Su “Il DUBBIO” di domenica 19 maggio leggiamo “”Tortora il vergognoso abbaglio. In carcere senza prove eppure poi nessuno ha pagato.. Il 18 maggio di trentun anni fa: quel giorno agenzie di stampa, e poi i notiziari radio- televisivi annunciano che Enzo Tortora è morto; il tumore che lo tormenta e lo fa soffrire da mesi, alla fine ha vinto. Fa in tempo, Enzo, a vedersi riconosciuta l’innocenza da anni proclamata: un anno prima la Corte di Cassazione lo ha assolto definitivamente dall’infamante accusa di essere un “cinico mercante di morte”, uno spacciatore di droga, affiliato alla Camorra di Raffaele Cutolo. Si aggrappa alla vita con le unghie e i denti, per poter vedere quel verdetto. Poi arriva lo schianto. “Mi hanno fatto scoppiare una bomba dentro”, dice a proposito di quel tumore, e della vicenda che lo vede vittima- protagonista. Nel corso della requisitoria del primo processo, il Pubblico Ministero sillaba: “Ma lo sapete voi che più si cercavano le prove della sua innocenza, più si trovavano quelle della sua colpevolezza?”.

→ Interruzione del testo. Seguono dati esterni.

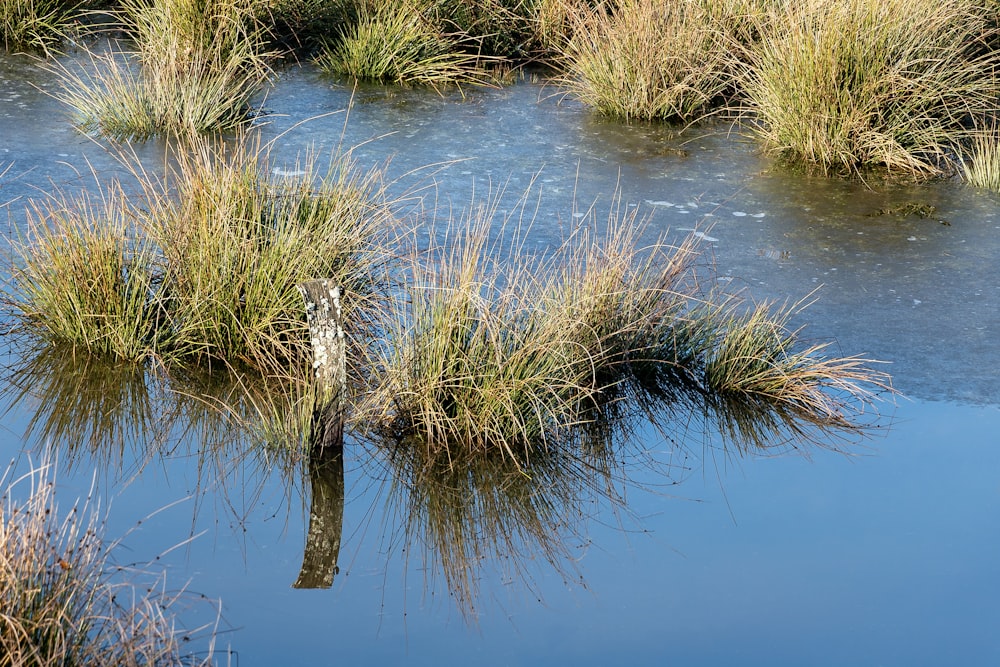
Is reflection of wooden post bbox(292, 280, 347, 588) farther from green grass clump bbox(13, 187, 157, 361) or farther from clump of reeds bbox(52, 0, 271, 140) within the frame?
clump of reeds bbox(52, 0, 271, 140)

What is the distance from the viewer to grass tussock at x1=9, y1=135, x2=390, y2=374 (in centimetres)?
458

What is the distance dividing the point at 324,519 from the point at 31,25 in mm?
6820

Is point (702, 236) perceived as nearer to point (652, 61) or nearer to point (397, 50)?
point (652, 61)

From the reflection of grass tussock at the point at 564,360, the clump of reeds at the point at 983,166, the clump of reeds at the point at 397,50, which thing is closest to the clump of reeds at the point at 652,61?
the clump of reeds at the point at 397,50

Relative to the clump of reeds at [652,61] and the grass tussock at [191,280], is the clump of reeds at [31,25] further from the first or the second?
the grass tussock at [191,280]

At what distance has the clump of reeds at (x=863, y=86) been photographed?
7195 mm

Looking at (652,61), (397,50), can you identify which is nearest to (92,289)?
(652,61)

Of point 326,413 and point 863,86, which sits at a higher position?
point 863,86

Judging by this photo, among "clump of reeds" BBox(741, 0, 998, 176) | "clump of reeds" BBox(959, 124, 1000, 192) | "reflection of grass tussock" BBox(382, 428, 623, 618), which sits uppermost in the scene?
"clump of reeds" BBox(741, 0, 998, 176)

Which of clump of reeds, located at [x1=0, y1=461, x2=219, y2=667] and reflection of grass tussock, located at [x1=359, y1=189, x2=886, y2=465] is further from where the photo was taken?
reflection of grass tussock, located at [x1=359, y1=189, x2=886, y2=465]

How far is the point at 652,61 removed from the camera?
823 cm

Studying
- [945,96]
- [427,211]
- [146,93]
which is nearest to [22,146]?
[146,93]

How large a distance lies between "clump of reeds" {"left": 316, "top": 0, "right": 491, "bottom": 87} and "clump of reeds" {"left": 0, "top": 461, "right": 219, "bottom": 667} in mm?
6462

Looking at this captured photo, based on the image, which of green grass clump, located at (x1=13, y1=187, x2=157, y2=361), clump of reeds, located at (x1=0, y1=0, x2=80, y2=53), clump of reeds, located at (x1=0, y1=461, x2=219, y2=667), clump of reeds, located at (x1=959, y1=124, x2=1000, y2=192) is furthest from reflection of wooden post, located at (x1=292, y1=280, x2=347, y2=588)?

Chissà che ricerche. Lo stesso Pubblico Ministero, tanti anni dopo, ammette l’errore. Che non può essere liquidato come “errore”, come “abbaglio”. Troppo semplice, troppo facile; perfino consolatorio definirlo un “errore”, un “abbaglio”. In realtà, fin da subito, contro Enzo non c’era nulla; e quel nulla era talmente visibile che anche un cieco lo avrebbe potuto vedere. Non si vide, perché non si volle vedere. Non si capì perché non si volle capire. Contro Tortora non c’era nulla. L’architrave dell’ipotesi accusatoria si regge sulla parola di due falsi pentiti: uno psicopatico, Giovanni Pandico; e Pasquale Barra detto, a ragione, ‘ o animale: in carcere uccide il gangster milanese Francis Turatello, lo sventra, ne addenta le viscere. Poi, a ruota, vengono un’altra ventina di sedicenti “pentiti”: tutti a raccontare balle, una più grande dell’altra, per poter beneficiare dei vantaggi concessi ai “pentiti”. Accuse che con fatica e infinita pazienza vengono smontate: la difesa di Tortora fa una vera e propria contro- inchiesta, che demolisce, letteralmente, l’inchiesta della Procura napoletana.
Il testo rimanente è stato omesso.